Yeah it's pretty OK, it's actually one of the least polished areas of the IDE, I'm amazed no one has devoted serious resources to a tool that can properly reverse engineer a schema and infer relationships giving you a list of "I think X and Y are related, are they?" questions to solve it.
I've inherited so many "interesting" schema's over the years and it feels like archaeology understanding the creators intent.
I don't think this is exactly what you described, but you may find it valuable: it's a tool that produces a visualization of a postgres query plan https://tatiyants.com/pev/#/plans/new (click "create sample plan" in top right and then "submit" to see an example)
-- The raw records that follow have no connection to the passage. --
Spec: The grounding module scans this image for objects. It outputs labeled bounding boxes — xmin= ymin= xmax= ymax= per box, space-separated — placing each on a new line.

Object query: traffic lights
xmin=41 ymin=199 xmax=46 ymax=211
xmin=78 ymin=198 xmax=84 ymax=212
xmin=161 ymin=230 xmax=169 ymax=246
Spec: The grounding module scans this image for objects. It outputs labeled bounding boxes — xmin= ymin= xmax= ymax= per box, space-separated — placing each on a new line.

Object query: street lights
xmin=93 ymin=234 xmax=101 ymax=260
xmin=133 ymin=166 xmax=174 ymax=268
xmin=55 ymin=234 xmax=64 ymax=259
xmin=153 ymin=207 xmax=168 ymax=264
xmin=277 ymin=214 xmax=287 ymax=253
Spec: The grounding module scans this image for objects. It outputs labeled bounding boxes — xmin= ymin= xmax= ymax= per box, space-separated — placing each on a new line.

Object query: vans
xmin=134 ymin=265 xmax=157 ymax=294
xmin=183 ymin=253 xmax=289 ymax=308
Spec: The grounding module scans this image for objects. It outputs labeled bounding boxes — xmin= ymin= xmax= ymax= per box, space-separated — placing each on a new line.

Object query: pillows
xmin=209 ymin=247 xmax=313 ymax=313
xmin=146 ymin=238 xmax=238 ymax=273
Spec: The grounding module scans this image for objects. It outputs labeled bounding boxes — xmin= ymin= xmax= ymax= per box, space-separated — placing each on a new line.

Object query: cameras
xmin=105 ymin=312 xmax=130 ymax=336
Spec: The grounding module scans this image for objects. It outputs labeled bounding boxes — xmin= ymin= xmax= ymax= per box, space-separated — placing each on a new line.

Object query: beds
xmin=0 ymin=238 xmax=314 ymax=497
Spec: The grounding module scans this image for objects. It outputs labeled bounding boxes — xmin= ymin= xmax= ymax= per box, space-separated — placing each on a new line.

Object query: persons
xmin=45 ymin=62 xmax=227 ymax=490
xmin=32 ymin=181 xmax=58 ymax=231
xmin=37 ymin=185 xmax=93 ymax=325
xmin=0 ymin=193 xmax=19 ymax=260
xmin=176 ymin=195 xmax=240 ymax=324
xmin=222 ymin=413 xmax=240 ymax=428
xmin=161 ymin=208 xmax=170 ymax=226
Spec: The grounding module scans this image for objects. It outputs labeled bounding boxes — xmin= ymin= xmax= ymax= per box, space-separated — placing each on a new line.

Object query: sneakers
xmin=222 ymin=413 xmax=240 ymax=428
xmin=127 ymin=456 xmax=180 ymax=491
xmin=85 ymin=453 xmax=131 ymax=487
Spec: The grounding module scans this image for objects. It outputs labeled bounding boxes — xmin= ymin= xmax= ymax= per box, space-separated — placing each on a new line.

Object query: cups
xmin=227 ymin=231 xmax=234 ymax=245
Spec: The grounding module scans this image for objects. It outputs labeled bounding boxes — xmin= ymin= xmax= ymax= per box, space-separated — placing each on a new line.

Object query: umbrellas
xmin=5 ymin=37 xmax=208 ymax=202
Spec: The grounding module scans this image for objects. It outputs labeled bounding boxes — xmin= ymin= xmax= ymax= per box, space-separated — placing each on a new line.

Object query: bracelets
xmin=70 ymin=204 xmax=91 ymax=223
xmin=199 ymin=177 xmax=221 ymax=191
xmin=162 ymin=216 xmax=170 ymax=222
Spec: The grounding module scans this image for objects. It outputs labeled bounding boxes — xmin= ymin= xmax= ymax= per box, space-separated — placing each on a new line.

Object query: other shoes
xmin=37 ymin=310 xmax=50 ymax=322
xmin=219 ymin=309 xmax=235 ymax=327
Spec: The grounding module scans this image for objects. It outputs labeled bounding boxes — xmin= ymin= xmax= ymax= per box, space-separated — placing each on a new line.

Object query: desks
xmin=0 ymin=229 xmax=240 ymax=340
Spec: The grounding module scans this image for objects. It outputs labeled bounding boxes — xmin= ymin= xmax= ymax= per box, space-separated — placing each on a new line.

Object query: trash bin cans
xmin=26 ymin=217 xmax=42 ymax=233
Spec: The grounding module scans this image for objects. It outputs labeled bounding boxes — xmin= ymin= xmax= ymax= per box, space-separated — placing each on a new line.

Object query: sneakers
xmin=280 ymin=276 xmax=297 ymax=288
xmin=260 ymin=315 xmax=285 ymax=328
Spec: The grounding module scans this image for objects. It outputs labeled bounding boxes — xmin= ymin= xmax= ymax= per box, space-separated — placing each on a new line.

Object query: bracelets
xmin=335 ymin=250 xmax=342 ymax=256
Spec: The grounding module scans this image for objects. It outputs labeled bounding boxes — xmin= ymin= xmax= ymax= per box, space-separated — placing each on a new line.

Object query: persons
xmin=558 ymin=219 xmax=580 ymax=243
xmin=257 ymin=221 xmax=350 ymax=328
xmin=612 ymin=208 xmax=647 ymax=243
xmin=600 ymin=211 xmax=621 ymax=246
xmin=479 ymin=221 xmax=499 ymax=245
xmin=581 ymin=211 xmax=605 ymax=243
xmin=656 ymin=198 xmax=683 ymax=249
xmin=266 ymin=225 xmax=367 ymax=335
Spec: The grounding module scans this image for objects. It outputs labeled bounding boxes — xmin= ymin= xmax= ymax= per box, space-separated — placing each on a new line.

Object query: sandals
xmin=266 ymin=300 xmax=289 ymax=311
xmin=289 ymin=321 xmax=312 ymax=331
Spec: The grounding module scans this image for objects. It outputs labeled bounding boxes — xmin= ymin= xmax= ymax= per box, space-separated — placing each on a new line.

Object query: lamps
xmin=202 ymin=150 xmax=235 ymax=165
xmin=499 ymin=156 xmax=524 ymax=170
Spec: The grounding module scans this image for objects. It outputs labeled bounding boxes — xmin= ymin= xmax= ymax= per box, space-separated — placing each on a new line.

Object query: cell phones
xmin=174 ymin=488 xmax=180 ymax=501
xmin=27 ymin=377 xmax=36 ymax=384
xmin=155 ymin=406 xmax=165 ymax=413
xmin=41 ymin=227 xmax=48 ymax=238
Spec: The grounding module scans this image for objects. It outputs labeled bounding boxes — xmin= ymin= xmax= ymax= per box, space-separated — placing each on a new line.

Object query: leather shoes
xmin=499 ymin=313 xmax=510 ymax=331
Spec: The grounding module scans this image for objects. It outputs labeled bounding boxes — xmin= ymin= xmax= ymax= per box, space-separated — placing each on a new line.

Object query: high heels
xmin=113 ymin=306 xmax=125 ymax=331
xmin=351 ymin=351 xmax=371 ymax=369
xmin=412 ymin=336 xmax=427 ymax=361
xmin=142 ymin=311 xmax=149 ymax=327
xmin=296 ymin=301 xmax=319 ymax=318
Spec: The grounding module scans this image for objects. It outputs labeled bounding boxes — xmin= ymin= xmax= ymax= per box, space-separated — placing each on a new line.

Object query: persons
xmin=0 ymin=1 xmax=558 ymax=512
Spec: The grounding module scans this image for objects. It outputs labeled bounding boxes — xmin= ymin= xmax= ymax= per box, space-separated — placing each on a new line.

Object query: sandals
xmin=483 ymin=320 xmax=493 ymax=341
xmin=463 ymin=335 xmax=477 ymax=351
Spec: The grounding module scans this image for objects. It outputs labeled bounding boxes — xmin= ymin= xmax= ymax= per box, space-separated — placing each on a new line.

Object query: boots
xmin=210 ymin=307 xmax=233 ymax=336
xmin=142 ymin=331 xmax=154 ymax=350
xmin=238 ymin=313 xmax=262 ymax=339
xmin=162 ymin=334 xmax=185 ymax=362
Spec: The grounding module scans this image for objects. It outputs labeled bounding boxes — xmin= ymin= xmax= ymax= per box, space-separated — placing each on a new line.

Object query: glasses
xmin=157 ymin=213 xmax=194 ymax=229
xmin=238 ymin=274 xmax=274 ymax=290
SQLeo[0] is a Java desktop client. You can use it to build SQL statements visually or paste in a SQL statement and get a diagram. Its been around for a long time, don't be fooled by the dated look of the screenshot.
I used to use a tool called FlySpeed SQL Query that had a great quick SQL builder using a UI. This reminds me of it a lot (though it wasn't block based). Great concept!
That's weird, it works for me just fine on this exact version. Try disabling Enhanced Tracking Protection and any JS/ad blocking extensions (it works for me regardless of all that, but anyway).
Our users (researchers) had no problems learning the concepts of querying but didn't want to be bothered learning SQL syntax - hence we built this (also, our system does quite a bit of magic behind the scenes to allow mixing e.g. CSV data with data from a database, and also allows for things not easily done in SQL, e.g. pivot tables, so it's not just SQL).